• WRITTEN TASK: Retype the data from the line containing "SDO/AIA 304 Å" through the line containing "spotted active region: (422, 321)", including both of those lines, and omit the pictures from your answer.

• DATASET RECORDS:
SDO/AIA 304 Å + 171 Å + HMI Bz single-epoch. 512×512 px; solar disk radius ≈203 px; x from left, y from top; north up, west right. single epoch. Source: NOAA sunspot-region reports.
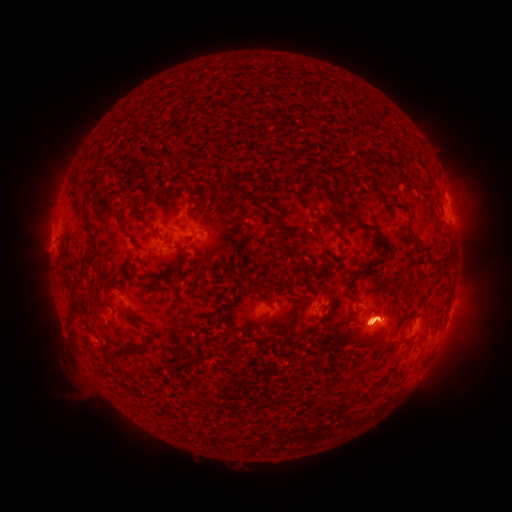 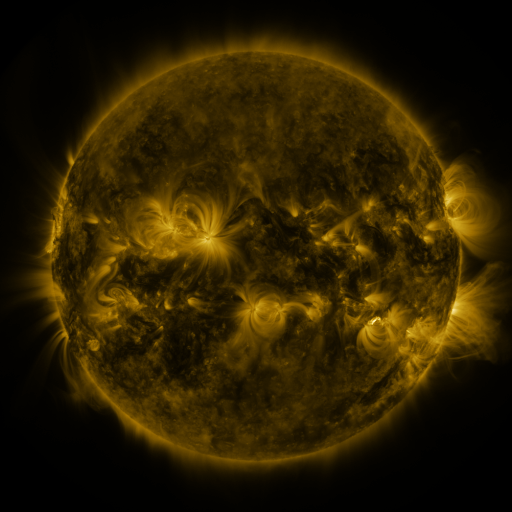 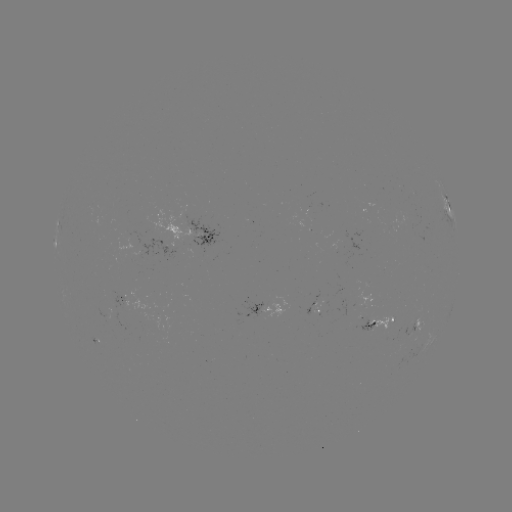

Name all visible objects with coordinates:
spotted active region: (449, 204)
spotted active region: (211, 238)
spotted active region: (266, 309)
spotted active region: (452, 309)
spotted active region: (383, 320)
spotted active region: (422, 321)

--

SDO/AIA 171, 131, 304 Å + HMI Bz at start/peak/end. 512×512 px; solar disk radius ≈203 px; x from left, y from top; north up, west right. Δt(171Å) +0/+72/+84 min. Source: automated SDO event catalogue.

• WORKED ANSWER:
SDO/AIA 304 Å + 171 Å + HMI Bz single-epoch. 512×512 px; solar disk radius ≈203 px; x from left, y from top; north up, west right. single epoch. Source: NOAA sunspot-region reports.

Name all visible objects with coordinates:
spotted active region: (449, 204)
spotted active region: (211, 238)
spotted active region: (266, 309)
spotted active region: (452, 309)
spotted active region: (383, 320)
spotted active region: (422, 321)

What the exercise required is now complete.